When considering cost allocations for the case, Davis-White HHJ followed the principles of case law precedent and the Civil Procedure Rules, that the unsuccessful party should bear all costs, but also considered that if the party challenging the will has reasonable grounds, then each party should bear their own costs. There was also a case for the estate to bear the costs had the testator been at fault.
In this case the default position would be for the unsuccessful party to pay all costs, but, says William Golightly Barrister at Gatehouse Chambers, commenting on the case, “the court can alternatively make a split costs order covering each issue”.
“However, in a case abandoned halfway through, the trial judge has the difficulty of making the assessment having heard only part of the evidence and so may have difficulty deciding whether ‘reasonable grounds’ have been established”, he added.
Davis-White HHJ eventually ruled that the Avison family did not have reasonable grounds for challenging the will and that as the unsuccessful party in the case, should pay the costs of both sides. It was also found that the testator was not at fault and the estate would therefore not be liable for costs.

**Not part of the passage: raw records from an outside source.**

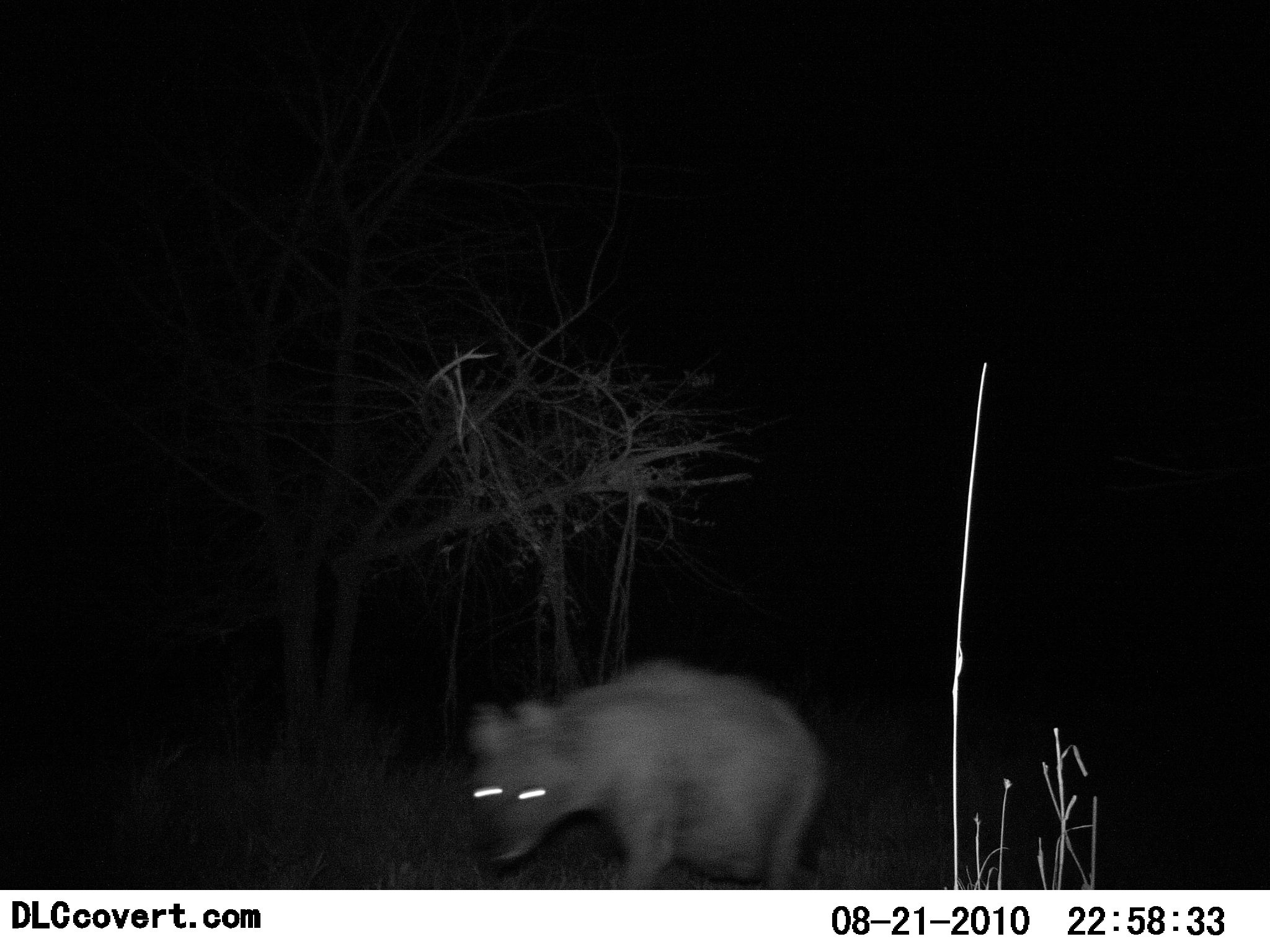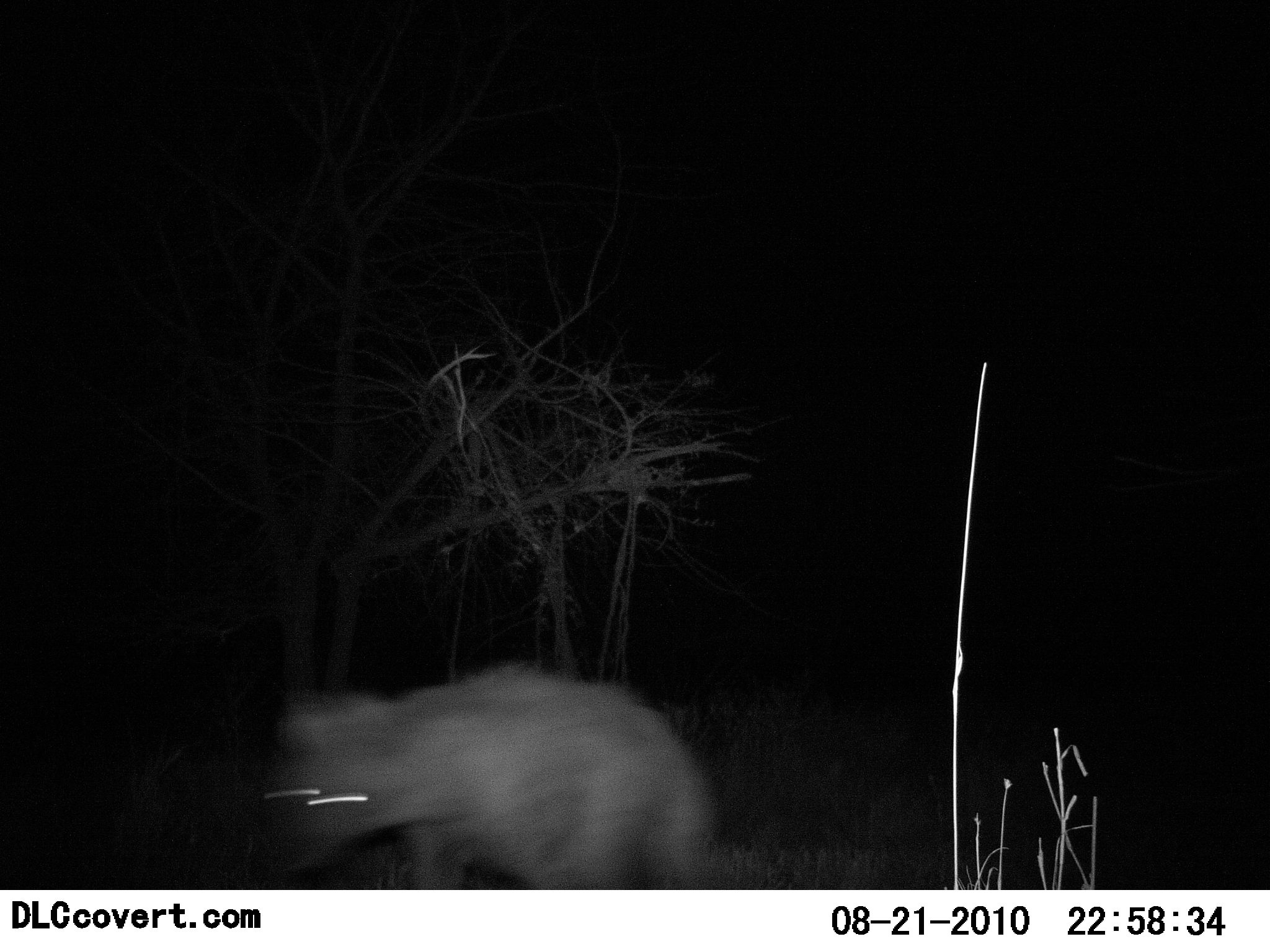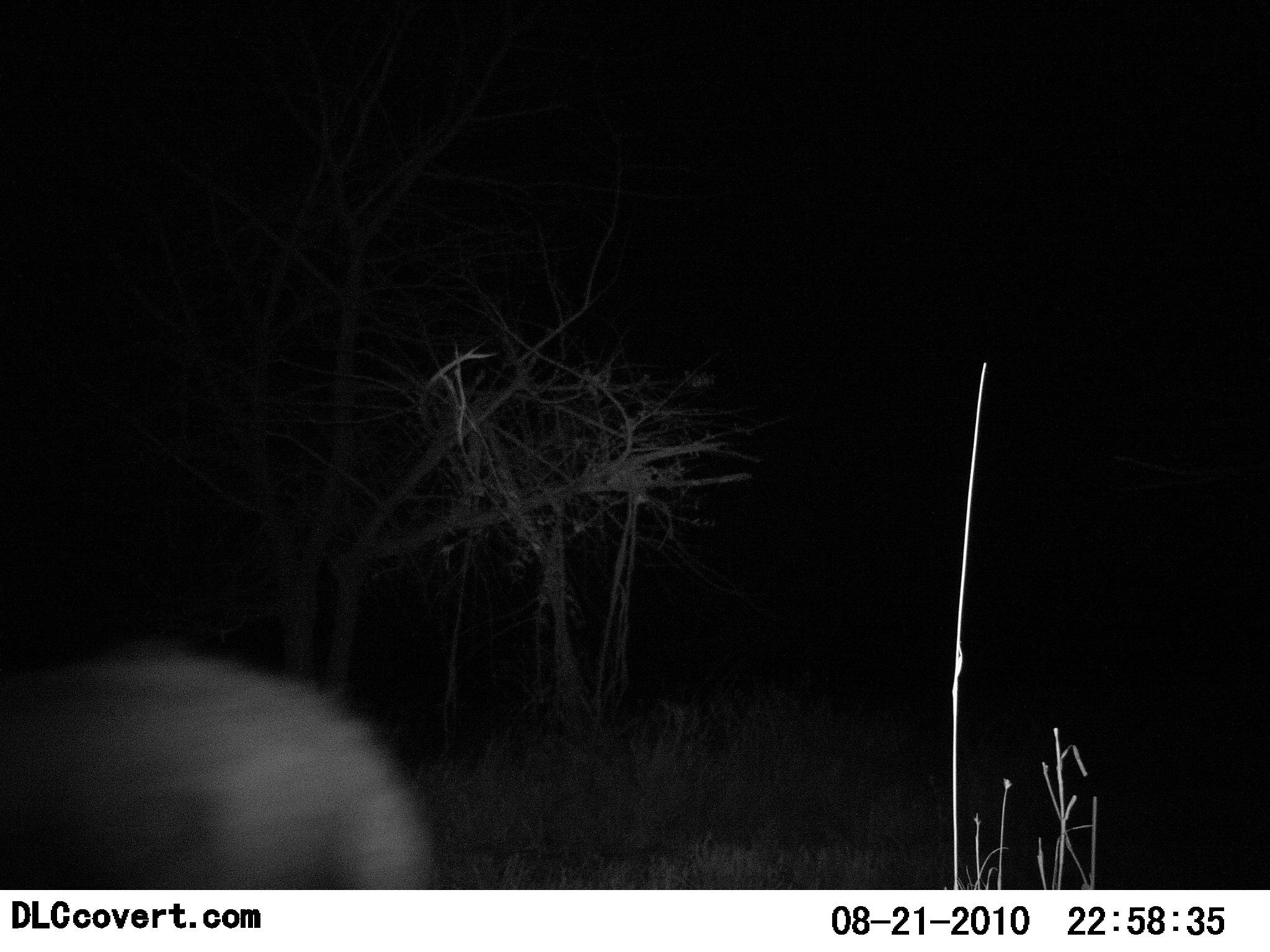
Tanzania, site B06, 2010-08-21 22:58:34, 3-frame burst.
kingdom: Animalia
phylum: Chordata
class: Mammalia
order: Carnivora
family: Hyaenidae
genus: Crocuta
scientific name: Crocuta crocuta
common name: spotted hyena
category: hyenaspotted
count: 1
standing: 8%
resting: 0%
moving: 92%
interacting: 0%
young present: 0%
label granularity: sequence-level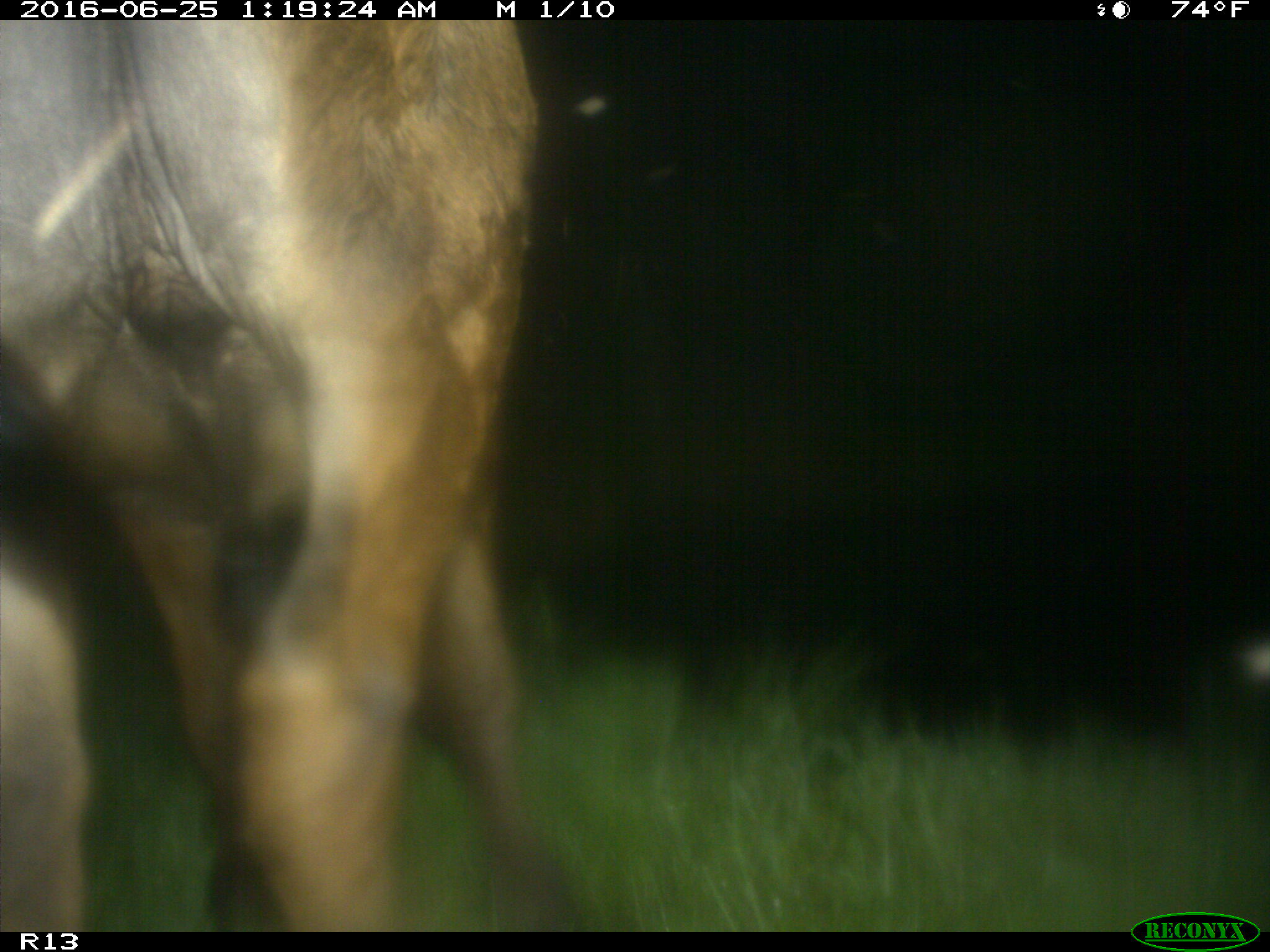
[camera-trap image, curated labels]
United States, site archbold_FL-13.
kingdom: Animalia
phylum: Chordata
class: Mammalia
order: Artiodactyla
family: Bovidae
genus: Bos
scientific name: Bos taurus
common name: domestic cow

“Practitioners must satisfy themselves at an early opportunity as to whether the cause of the litigation can properly be laid at the door of the testator or, alternatively, whether there are reasonable grounds … for challenging the will”, said Golightly.
“A proper analysis of these points at the outset of a contemplated will challenge may discourage speculative litigation resting on the false premise that a litigant chancing their arm in a will challenge will always get their costs paid for out of the estate”, he added.